Would somebody smarter than me explain why the flame here is so blue/yellow? I was under the impression that Hydrolox engines tend to have nearly transparent blue exhaust? I suppose it must be the glow from kicked up dust?
Earlier this year, Blue Origin’s #BE7 lunar lander engines program completed another successful Thrust Chamber Assembly hotfire test campaign at @NASA_Marshall. To date, the campaign has completed a total of 92 tests for 3,347 cumulative seconds of hotfire.
Last week, our BE-7 team conducted another successful Thrust Chamber Assembly (TCA) test at NASA Marshall Space Flight Center Test Stand 116. Our tests on an upgraded TCA bring our cumulative test time to more than 4000 seconds, and we are on track in our engine development path.
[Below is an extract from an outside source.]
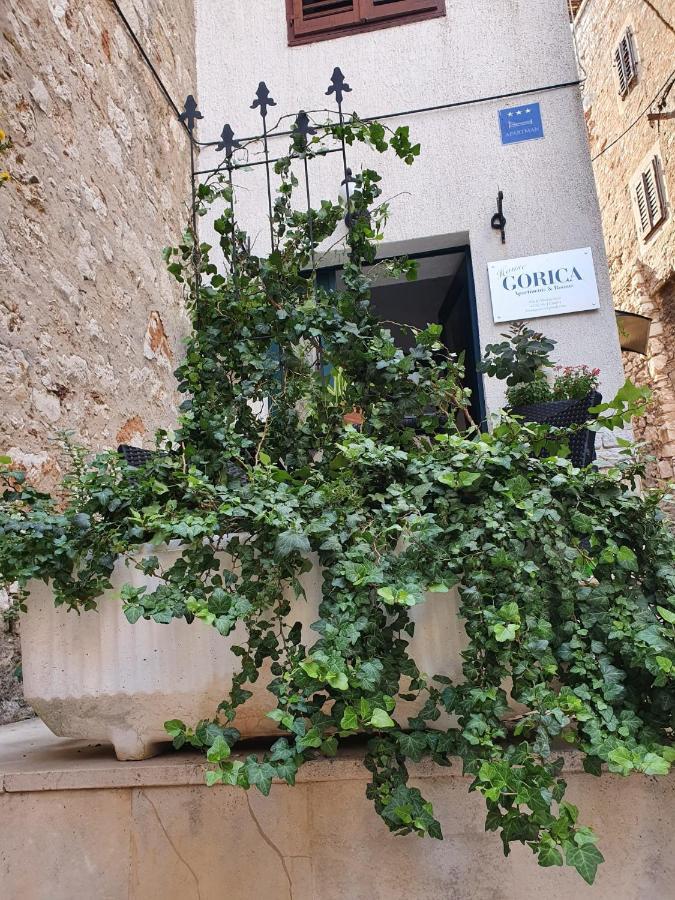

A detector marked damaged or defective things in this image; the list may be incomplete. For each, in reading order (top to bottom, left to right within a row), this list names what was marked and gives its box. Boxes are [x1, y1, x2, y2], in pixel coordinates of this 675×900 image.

crack in concrete [137, 788, 201, 900]
crack in concrete [246, 792, 294, 896]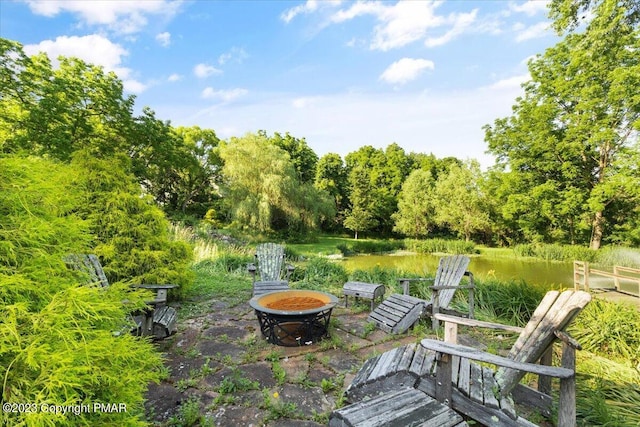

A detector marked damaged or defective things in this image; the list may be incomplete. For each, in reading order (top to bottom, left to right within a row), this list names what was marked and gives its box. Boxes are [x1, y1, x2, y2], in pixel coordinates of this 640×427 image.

rusty fire pit rim [249, 290, 340, 316]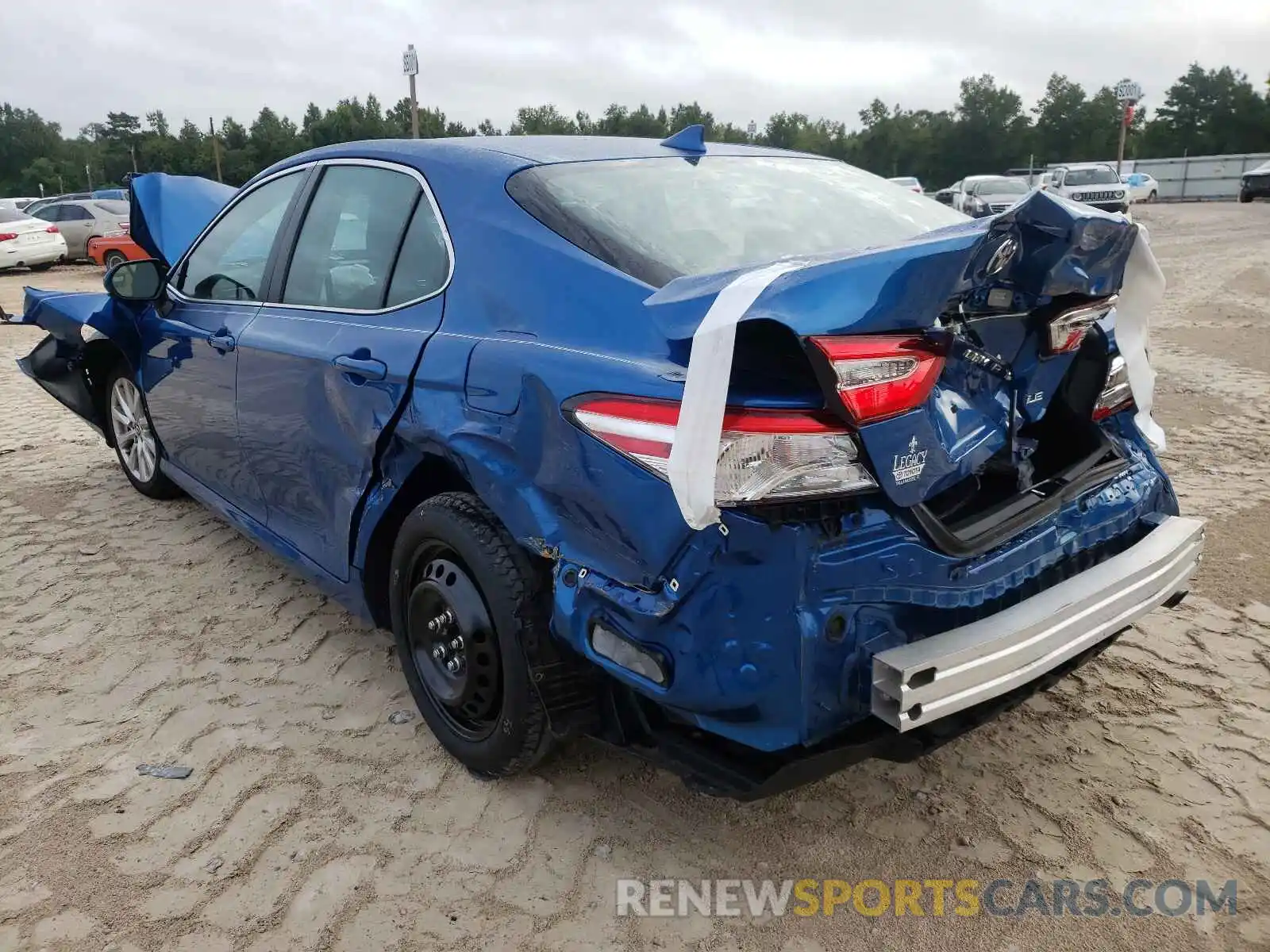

This was a self-funded test as part of our campaign to advance our lunar capabilities, and we’re grateful for our @NASA_Marshall partners.
Looks like there is a new render of BE-7 in the latest Blue Origin video. Lot less spaghetti looking. Also looks like they are going with a throat gimbal.
TRW developed the LMDE on an extremely compressed schedule. Fortunately, there was plenty of hardware and a test-as-you-go philosophy that helped identify component problems early, before they could impact subassemblies and assemblies. Testing, of course, continued at the subassembly and assembly level.
2.5 years to perform an additional 2755 seconds of run time. An average 92 seconds of testing per month, or 3 seconds per day.Certainly NOT hardware rich. Which seems endemic to all their engine programs.